Michael McFaul excused his hasty departure with personal reasons - he was homesick and missing his family. Yet notably, summing up his two years at the diplomatic mission in Moscow in an interview to the Kommersant daily, he called yet-to-be-achieved Syrian peace settlement as his main failure. Russia and the US, he believes, failed to demonstrate leadership on the Syrian issue three years ago - not three weeks or three months ago - and now they are those who bear special responsibility. Therefore, he described the situation as a sheer diplomatic failure.

With this statement McFaul indirectly admitted his disagreement with Washington’s official position.

Robert Ford, working from Washington, remained silent about his reasons. Like McFaul’s, Ford’s retirement came early: he assumed office in January 2011, while the usual term of office for a US ambassador is four years.

“It has been exactly a year since John Kerry took office as the US Secretary of State. I think he had time to get the understanding of the situation and decided to appoint people who share his views as ambassadors to Russia and Syria,” former First Deputy Minister of Foreign Affairs, Anatoly Adamishin, told Itar-Tass.

“I also left the post of the Russian Ambassador to Italy early, but the reason was my promotion to a higher position at the Foreign Ministry. Obviously, Michael McFaul has not been promoted and goes back to his research work. US Department of State said nothing about Robert Ford’s new appointment either.
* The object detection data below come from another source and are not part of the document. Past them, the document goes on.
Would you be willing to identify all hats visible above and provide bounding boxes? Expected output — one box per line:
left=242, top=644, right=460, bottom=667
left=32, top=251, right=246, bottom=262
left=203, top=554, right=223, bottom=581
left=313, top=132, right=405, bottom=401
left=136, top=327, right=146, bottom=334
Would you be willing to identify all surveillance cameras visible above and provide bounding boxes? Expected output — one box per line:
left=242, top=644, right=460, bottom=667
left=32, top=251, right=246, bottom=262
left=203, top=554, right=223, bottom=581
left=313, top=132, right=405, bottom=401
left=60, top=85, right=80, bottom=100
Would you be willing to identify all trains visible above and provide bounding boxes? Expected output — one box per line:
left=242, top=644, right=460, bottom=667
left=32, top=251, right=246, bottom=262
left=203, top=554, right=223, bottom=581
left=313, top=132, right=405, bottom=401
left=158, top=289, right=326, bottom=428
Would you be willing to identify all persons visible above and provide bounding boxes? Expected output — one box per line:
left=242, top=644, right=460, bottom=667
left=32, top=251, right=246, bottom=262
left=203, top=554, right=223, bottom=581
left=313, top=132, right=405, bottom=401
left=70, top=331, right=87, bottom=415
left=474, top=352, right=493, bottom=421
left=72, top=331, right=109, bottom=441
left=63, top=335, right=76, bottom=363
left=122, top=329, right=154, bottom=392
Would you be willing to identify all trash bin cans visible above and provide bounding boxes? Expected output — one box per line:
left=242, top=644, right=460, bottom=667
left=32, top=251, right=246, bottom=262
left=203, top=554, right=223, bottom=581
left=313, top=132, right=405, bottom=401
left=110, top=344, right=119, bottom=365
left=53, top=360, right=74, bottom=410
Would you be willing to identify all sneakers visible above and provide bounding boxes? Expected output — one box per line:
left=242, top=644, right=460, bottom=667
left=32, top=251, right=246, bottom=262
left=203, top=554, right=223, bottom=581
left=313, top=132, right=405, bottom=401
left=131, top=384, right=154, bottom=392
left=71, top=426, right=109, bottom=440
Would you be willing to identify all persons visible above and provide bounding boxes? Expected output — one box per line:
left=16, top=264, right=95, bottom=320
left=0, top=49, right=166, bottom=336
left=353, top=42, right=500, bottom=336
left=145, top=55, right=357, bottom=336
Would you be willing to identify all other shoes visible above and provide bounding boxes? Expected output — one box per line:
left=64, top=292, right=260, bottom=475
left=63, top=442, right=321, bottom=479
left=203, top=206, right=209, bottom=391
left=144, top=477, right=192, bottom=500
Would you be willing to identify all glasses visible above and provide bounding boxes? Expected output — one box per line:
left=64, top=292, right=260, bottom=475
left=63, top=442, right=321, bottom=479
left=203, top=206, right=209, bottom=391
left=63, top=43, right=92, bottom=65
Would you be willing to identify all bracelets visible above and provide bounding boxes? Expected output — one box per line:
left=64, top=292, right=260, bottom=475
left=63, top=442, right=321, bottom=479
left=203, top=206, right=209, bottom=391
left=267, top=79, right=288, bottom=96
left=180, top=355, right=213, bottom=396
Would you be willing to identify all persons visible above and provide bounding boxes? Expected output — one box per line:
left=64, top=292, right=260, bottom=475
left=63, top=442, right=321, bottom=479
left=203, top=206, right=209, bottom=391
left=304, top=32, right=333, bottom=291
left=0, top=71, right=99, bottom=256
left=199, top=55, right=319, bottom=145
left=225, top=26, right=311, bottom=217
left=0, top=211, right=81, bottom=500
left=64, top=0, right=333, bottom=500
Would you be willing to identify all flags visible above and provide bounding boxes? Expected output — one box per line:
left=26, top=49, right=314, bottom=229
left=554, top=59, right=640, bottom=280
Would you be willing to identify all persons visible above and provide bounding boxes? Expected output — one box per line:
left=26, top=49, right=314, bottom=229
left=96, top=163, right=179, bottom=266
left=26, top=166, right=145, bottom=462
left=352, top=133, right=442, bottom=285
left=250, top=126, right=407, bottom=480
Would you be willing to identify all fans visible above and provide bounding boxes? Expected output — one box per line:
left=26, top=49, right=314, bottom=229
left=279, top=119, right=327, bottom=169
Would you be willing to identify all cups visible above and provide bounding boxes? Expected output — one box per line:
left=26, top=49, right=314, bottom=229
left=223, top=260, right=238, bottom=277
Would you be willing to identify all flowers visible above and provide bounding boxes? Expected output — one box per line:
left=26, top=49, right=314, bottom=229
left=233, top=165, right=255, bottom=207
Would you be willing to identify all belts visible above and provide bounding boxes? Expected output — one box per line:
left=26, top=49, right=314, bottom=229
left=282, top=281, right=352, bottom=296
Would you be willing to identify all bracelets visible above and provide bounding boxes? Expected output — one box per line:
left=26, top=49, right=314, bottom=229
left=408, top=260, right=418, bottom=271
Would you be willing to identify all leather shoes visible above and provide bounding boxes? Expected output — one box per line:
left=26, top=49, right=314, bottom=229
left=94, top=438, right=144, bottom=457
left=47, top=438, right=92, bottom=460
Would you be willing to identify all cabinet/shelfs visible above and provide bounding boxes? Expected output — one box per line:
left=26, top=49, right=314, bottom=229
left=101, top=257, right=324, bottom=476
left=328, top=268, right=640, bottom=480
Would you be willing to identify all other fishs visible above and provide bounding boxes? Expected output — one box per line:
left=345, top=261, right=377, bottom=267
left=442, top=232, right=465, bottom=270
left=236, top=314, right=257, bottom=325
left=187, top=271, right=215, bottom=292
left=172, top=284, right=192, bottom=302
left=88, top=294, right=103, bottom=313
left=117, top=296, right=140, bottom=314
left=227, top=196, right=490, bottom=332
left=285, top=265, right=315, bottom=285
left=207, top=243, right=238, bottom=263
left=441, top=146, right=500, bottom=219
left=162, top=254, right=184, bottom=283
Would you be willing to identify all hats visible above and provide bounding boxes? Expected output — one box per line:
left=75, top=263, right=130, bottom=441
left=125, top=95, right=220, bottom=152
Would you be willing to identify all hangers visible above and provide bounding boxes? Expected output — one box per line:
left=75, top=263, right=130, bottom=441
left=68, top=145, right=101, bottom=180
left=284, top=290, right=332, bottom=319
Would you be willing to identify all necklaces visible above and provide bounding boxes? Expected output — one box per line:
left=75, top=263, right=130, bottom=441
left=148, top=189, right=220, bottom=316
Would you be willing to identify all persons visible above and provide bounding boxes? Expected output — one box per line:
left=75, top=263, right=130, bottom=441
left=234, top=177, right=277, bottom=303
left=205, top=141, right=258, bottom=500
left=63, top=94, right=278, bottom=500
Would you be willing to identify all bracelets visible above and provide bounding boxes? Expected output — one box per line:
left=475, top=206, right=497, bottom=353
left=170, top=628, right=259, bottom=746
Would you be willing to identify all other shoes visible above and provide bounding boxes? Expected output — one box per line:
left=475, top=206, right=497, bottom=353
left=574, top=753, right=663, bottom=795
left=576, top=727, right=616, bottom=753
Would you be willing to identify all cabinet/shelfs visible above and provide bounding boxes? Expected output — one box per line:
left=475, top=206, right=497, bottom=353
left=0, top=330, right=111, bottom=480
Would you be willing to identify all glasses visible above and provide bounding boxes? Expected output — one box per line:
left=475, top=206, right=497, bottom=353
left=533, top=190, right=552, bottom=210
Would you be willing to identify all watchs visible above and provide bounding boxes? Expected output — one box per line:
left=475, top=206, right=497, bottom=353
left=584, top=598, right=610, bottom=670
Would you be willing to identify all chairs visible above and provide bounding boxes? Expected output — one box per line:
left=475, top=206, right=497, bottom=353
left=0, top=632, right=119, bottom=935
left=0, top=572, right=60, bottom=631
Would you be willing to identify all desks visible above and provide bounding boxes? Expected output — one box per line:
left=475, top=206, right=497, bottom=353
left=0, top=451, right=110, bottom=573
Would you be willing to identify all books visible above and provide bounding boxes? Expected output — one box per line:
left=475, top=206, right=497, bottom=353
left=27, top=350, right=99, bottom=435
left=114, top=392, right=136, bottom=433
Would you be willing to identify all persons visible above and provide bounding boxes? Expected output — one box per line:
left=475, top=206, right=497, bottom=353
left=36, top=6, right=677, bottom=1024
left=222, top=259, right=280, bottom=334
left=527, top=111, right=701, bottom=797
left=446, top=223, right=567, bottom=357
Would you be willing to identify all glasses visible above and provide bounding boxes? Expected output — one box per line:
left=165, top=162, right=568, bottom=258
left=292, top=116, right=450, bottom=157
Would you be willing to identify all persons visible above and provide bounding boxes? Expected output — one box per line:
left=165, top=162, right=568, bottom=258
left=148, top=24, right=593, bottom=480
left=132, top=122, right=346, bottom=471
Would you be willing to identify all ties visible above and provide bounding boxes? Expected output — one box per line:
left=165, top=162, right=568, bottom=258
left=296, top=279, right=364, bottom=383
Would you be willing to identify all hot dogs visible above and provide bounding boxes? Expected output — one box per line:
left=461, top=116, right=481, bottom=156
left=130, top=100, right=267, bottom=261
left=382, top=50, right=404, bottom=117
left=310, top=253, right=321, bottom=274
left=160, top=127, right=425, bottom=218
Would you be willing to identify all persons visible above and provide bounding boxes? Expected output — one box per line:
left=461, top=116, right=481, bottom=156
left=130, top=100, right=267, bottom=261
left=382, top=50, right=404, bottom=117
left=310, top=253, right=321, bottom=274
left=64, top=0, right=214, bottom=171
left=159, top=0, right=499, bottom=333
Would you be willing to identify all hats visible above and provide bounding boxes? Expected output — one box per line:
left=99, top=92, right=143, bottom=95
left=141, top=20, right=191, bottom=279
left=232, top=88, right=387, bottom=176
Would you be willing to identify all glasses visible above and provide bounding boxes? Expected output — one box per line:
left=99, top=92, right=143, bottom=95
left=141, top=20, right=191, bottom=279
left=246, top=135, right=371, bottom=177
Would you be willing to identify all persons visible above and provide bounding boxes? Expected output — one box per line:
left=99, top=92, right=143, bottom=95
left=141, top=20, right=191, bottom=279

Consequently, the two ambassadors do not live up to John Kerry’s expectations. He needs more determined people in such crucial spots as Moscow and Damascus,” he believes.

Deputy Director of the Institute for the US and Canada Studies (at the Russian Academy of Sciences) Pavel Zolotarev believes McFaul is unprofessional. “We had ordinary contacts with him when he started working in the Obama Administration in 2011, and he has quite good knowledge of Russia. But as an ambassador he sometimes made just ill-considered statements,” the expert said.

Amid the reshuffle Kerry told Congress that increasing influence of Islamist groups affiliated with Al-Qaeda in Syria posed a threat to US security. The Syrian government was dragging heels over eliminating chemical weapons, while Russia continued weapon supplies uninterrupted, so the US would have to urgently overhaul its strategy, Senator Lindsey Graham quotes Kerry as saying. Kerry was also outspoken about his belief that the US should abandon the non-interference policy and create a coalition to oppose Al-Qaeda.

“Resignation of the US ambassador to Syria indicates the US wrong assessment of the Syrian opposition. Providing support for the forces opposing the incumbent president, Bashar Assad, Washington assists extremist Islamist organizations linked with Al-Qaeda,” Zolotarev believes.

“War-thirsty radical Islamists from all over the world were quick to rush to Syria where the US assists the opposition. It created a terrorist threat not only for the US, but also for Europe and Russia, as former militants from the North Caucasus criminal groups headed for Syria as well,” the expert believes.

According to US intelligence services, Syrian armed opposition groups comprise between 75,000 and 110,000 people. No less than 26,000 of them are members of radical organizations. Some of them set up a network of training camps preparing militants from 50 countries.

Retired Major-General Zolotarev described the US intention to arm Syria’s moderate opposition, which allegedly resists Al-Qaeda, as a paradox: “Who would draw a line between moderate and radical Islamist opposition? These forces may be acting together.”

“Assisting the cause of Syrian settlement and arming one of the conflict’s sides at the same time is nonsense. It is breach of international law and a blatant intrusion into the country’s internal affairs,” the expert said.